Why is this? And how to get correct result in this case?

回答1:

To get the correct results, don't set precision greater than available for this numeric type:

#include <iostream>
#include <limits>
int main()
{
        double a = 0.3;
        std::cout.precision(std::numeric_limits<double>::digits10);
        std::cout << a << std::endl;
        double b = 0;
        for (char i = 1; i <= 50; i++) {
                  b = b + a;
        };
        std::cout.precision(std::numeric_limits<double>::digits10);
        std::cout << b << std::endl;
}

Although if that loop runs for 5000 iterations instead of 50, the accumulated error will show up even with this approach -- it's just how floating-point numbers work.

回答2:

Why is this?

Because floating-point numbers are stored in binary, in which 0.3 is 0.01001100110011001... repeating just like 1/3 is 0.333333... is repeating in decimal. When you write 0.3, you actually get 0.299999999999999988897769753748434595763683319091796875 (the infinite binary representation rounded to 53 significant digits).

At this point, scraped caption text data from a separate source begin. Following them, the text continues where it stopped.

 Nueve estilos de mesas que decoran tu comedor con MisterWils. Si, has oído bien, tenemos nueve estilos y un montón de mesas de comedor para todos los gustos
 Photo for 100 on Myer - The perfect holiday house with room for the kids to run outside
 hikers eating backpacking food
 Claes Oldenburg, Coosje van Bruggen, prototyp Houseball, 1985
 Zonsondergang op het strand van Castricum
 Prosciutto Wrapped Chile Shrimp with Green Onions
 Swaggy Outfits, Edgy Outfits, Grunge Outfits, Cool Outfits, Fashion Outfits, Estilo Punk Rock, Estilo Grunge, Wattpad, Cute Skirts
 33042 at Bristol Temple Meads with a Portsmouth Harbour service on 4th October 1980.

Keep in mind that for the applications for which floating-point is designed, it's not a problem that you can't represent 0.3 exactly. Floating-point was designed to be used with:

Physical measurements, which are often measured to only 4 sig figs and never to more than 15.
Transcendental functions like logarithms and the trig functions, which are only approximated anyway.

For which binary-decimal conversions are pretty much irrelevant compared to other sources of error.

Now, if you're writing financial software, for which $0.30 means exactly $0.30, it's different. There are decimal arithmetic classes designed for this situation.

And how to get correct result in this case?

Limiting the precision to 15 significant digits is usually enough to hide the "noise" digits. Unless you actually need an exact answer, this is usually the best approach.

回答3:

Computers store floating point numbers in binary, not decimal.

Many numbers that look ordinary in decimal, such as 0.3, have no exact representation of finite length in binary.
Therefore, the compiler picks the closest number that has an exact binary representation, just like you write 0.33333 for 1⁄3.

If you add many floating-point numbers, these tiny difference add up, and you get unexpected results.

回答4:

It's not that it's bigger or smaller, it's just that it's physically impossible to store "0.3" as an exact value inside a binary floating point number.

The way to get the "correct" result is to not display 20 decimal places.